[Spatial question rows]
+--

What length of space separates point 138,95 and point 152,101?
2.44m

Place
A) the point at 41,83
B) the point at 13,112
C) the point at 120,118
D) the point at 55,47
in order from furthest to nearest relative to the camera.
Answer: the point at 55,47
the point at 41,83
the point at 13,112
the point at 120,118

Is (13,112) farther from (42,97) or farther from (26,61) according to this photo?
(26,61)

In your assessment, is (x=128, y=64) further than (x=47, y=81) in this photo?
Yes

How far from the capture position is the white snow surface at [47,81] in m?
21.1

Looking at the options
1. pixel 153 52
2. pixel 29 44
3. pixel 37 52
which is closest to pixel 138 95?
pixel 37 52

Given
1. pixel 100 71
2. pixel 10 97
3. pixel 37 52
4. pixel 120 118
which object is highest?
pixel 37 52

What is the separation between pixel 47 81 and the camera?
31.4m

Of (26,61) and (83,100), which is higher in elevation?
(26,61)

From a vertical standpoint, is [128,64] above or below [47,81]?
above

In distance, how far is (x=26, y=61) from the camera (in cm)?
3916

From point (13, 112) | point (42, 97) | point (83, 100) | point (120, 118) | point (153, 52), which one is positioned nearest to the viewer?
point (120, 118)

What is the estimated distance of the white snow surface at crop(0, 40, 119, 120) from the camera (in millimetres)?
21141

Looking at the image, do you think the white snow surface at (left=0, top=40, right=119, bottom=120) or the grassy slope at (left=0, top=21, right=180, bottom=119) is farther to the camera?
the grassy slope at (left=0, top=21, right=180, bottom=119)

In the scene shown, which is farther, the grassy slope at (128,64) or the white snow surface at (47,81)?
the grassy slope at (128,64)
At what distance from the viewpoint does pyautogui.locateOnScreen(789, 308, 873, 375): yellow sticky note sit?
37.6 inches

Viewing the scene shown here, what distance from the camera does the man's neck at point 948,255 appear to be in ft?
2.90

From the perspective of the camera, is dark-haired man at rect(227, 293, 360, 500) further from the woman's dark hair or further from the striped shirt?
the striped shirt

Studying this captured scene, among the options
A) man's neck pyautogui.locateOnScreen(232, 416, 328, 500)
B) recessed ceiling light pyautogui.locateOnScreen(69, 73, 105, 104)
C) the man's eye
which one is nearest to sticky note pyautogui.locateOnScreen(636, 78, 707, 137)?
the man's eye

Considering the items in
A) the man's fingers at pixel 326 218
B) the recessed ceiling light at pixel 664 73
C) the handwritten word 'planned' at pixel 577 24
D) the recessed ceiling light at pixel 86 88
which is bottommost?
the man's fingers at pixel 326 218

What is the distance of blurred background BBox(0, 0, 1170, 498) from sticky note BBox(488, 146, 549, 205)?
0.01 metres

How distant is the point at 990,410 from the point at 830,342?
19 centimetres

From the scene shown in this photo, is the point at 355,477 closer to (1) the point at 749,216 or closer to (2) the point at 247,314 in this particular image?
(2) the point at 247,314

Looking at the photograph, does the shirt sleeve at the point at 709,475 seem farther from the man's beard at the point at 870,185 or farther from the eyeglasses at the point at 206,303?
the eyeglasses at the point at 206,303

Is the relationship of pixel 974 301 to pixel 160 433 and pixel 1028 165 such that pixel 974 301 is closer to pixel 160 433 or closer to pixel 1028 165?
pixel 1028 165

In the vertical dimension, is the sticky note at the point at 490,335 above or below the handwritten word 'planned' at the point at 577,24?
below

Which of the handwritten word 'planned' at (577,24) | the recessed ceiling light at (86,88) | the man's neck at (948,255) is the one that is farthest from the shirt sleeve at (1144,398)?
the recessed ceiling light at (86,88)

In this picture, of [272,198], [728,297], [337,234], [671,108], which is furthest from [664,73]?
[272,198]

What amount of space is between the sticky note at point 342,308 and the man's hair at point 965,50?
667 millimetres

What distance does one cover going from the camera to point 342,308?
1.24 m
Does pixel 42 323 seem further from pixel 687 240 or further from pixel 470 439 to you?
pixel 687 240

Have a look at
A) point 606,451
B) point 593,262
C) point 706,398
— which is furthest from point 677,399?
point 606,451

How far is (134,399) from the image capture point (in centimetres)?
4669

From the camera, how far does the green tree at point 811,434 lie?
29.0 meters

+--

**To do**:
Recast the stretch from the line containing "From the camera, how" through the end of the rows as a Markdown table with the columns Number and Line, omitting any blank lines.

**The solution**:
| Number | Line |
|---|---|
| 1 | From the camera, how far does the green tree at point 811,434 lie? |
| 2 | 29.0 meters |